- Fasinumab improves pain and function at all dose levels in patients with moderate to severe osteoarthritis and a history of inadequate response or intolerance to analgesics.
- Arthropathies are a dose-related adverse event.
Why this matters
- Fasinumab is an investigational antinerve growth factor monoclonal antibody.
- Results warrant further clinical development with an emphasis on low fasinumab doses.
- Phase 2b/3, double-blind, randomized controlled clinical trial (n=421) of placebo or 1 of 4 fasinumab doses (1, 3, 6, or 9 mg) every 4 weeks over the course of a 16-week trial and follow-up at 36 weeks.
- Primary outcome was pain assessed at 16 weeks by the Western Ontario and McMaster Universities Osteoarthritis Index (WOMAC) subscale.

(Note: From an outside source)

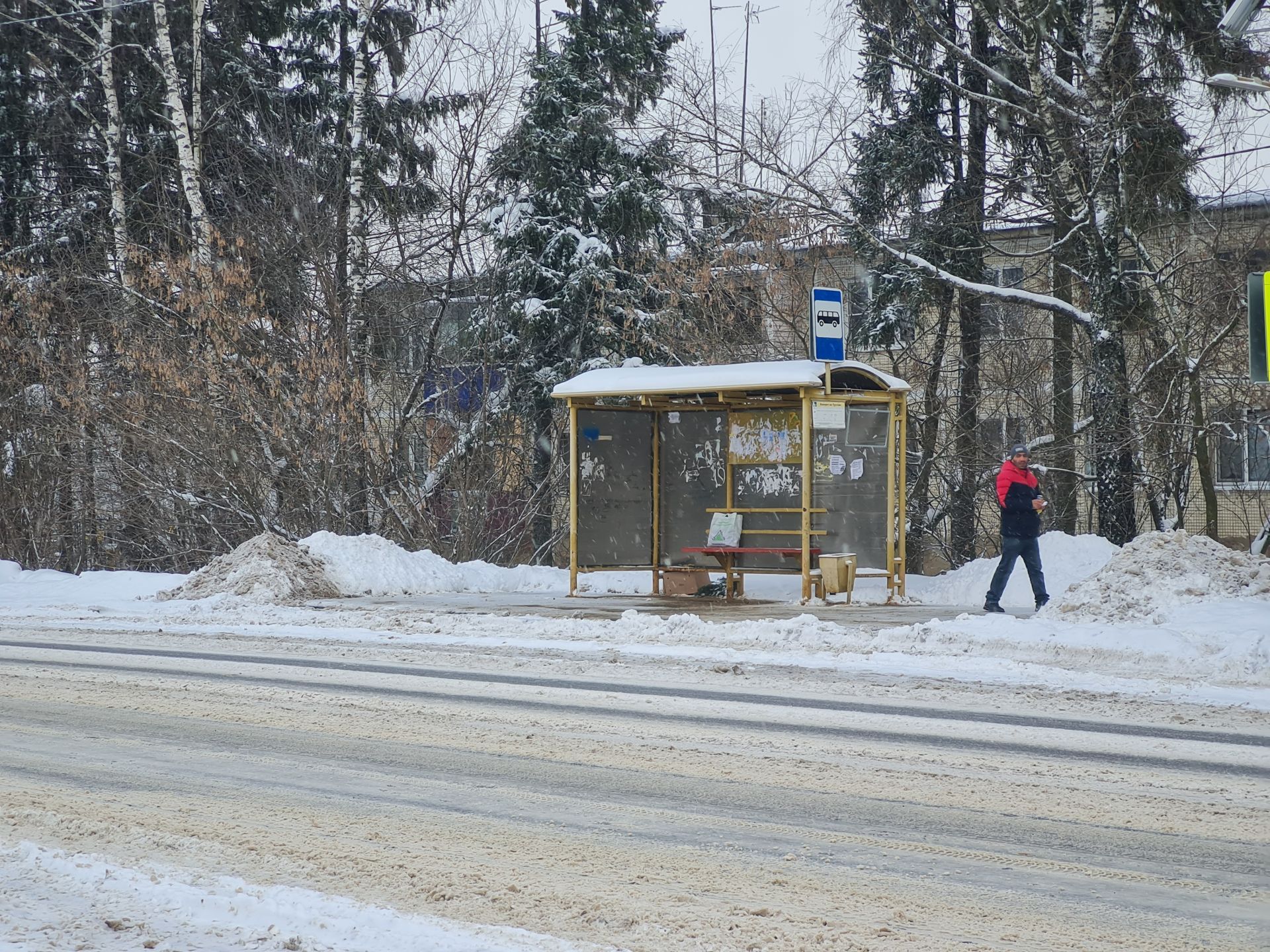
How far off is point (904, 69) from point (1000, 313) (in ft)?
15.0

- Funding: Regeneron Pharmaceuticals, Inc.
- Fasinumab at all doses (vs placebo) showed statistical and clinically important reductions in pain (least squares mean difference ranged from −0.78 to −1.40, exceeding the minimal clinically important difference (−0.75).
- Pain reduction was apparent by 2 weeks and was maintained through 16 weeks of treatment, but not thereafter.
- No dose-response was seen in pain improvement.
- WOMAC physical function also improved at all 4 doses (vs placebo); Patient Global Assessment improved by >30% at a 1-mg dose (P=.0132) and 9-mg dose (P=.008).
- Arthropathies were higher in the fasinumab (7%) than placebo (1%) groups, and were dose-related.
- High drop-out rate (approximately 19%).